According to the exhibition organisers:
The Berber (Amazigh) identity developed thousands of years ago on a vast territory that stretches from Morocco’s Atlantic coast to the borders of the eastern Maghreb. Over the millennia it has proven as remarkably resilient to cultural mixing with other Mediterranean civilizations as to various conquests. Throughout history, women have been the guardians of traditions and language, ensuring the preservation of the tribes’ cultural heritage. Transmission has been guaranteed by many symbols that can be found in weaving (the exclusive province of Berber women), jewelry, wickerwork, pottery, tattoos, and henna body painting.
An invitation to travel into the heart of Morocco and Berber culture, the “Berber Women of Morocco” presents the most beautiful objects—carpets, capes, woven belts, necklaces of amber and coral, silver fibulae—predominantly from the sumptuous collection of the Jardin Majorelle’s Musée Berbère in Marrakech and Musée du Quai Branly in Paris – Together with stunning archival photographs, it is a tribute to the women who have never ceased transmitting the Berber culture’s singular identity.
One room in the exhibition housed a cinema with two screen showing films made in Morocco in the 1970s. One showed a nomadic family group moving their sheep herd to fresh pastures, which they do on the same day each year. We were privileged to watch the women grinding grain, milking sheep and putting up the hand-woven tent. They did all of that dressed in the full regalia that you see in the photos above, head ornamentation, big jewellery, hand-woven clothes and hand-made shoes. The second film showed some young women drawing make-up on their faces in preparation for a ceremonial dance with young men around a fire. Interestingly, they were using commercial lip-stick but the patterns that they drew on their faces were not something I’ve seen before.

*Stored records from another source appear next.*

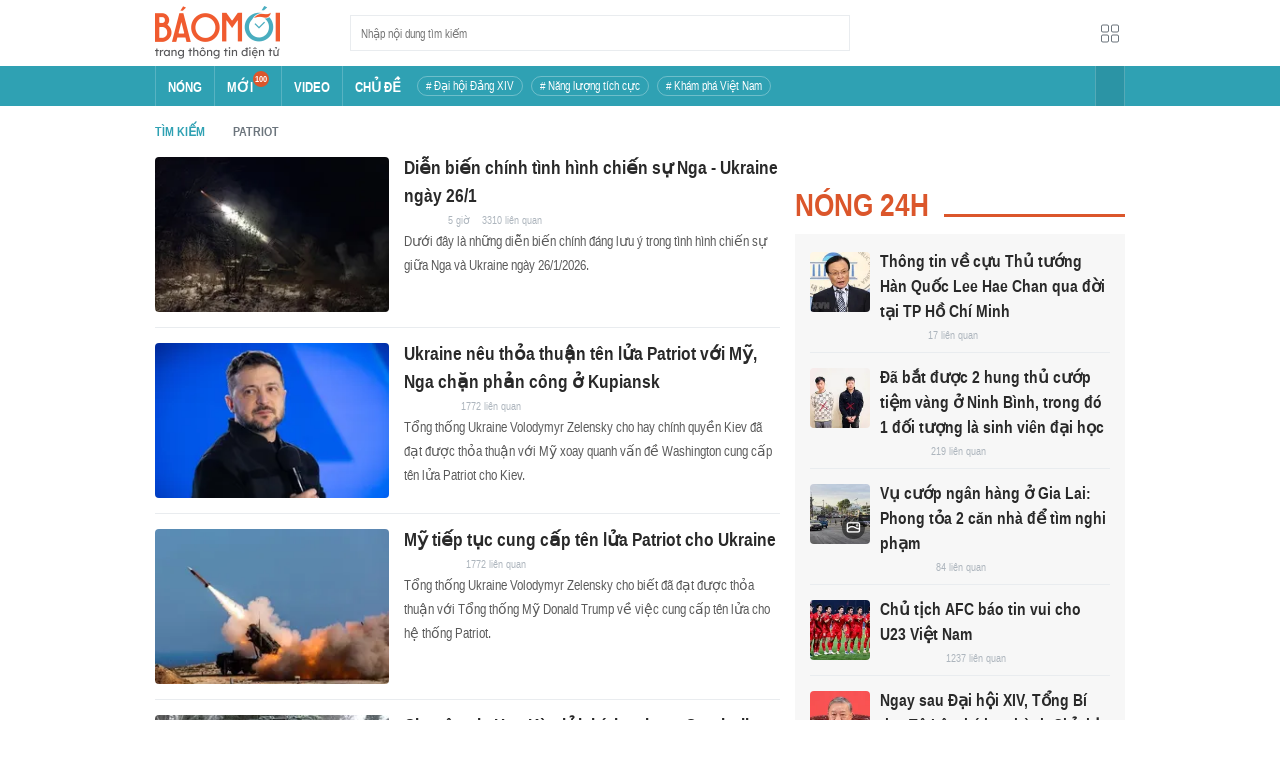

--- FILE ---
content_type: application/javascript
request_url: https://baomoi-static.bmcdn.me/web-v2/prod/v0.7.61/_next/static/chunks/pages/tag/%5Bkeyword%5D-b01951d7ecd73edf.js
body_size: 216
content:
(self.webpackChunk_N_E=self.webpackChunk_N_E||[]).push([[9960],{67845:function(n,t,o){(window.__NEXT_P=window.__NEXT_P||[]).push(["/tag/[keyword]",function(){return o(58267)}])},58267:function(n,t,o){"use strict";o.r(t),o.d(t,{Tag:function(){return e},__N_SSP:function(){return a}});var i=o(26042),r=o(69396),s=o(85893),u=o(34242),a=!0;function e(n){var t,o=n.resp,a=(null===o||void 0===o||null===(t=o.data)||void 0===t?void 0:t.content)||{};return(0,s.jsx)(u.Z,(0,r.Z)((0,i.Z)({},a),{ContentItemProps:{showSapo:!0,truncateSapo:!0,showEllipsis:!0,objEllipsis:{widthContainer:376},firstEllipsis:{widthContainer:376},hasLayoutPhoto:!1},ContentItemClass:{CardImageClass:"w-[234px] h-[155px]"}}))}t.default=e}},function(n){n.O(0,[9774,2888,179],(function(){return t=67845,n(n.s=t);var t}));var t=n.O();_N_E=t}]);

The exhibits were displayed very nicely and well-lit. The background colours used were lovely, with red against the jewellery and yellow against the fabrics. Unfortunately the majority of the exhibit notices did not have useful descriptions of the age of the artefacts, the location they come from, the techniques used or the significance of the objects. However, the objects themselves are fascinating enough that it didn’t really matter and the exhibition book amply makes up for the lack of information in the exhibition itself.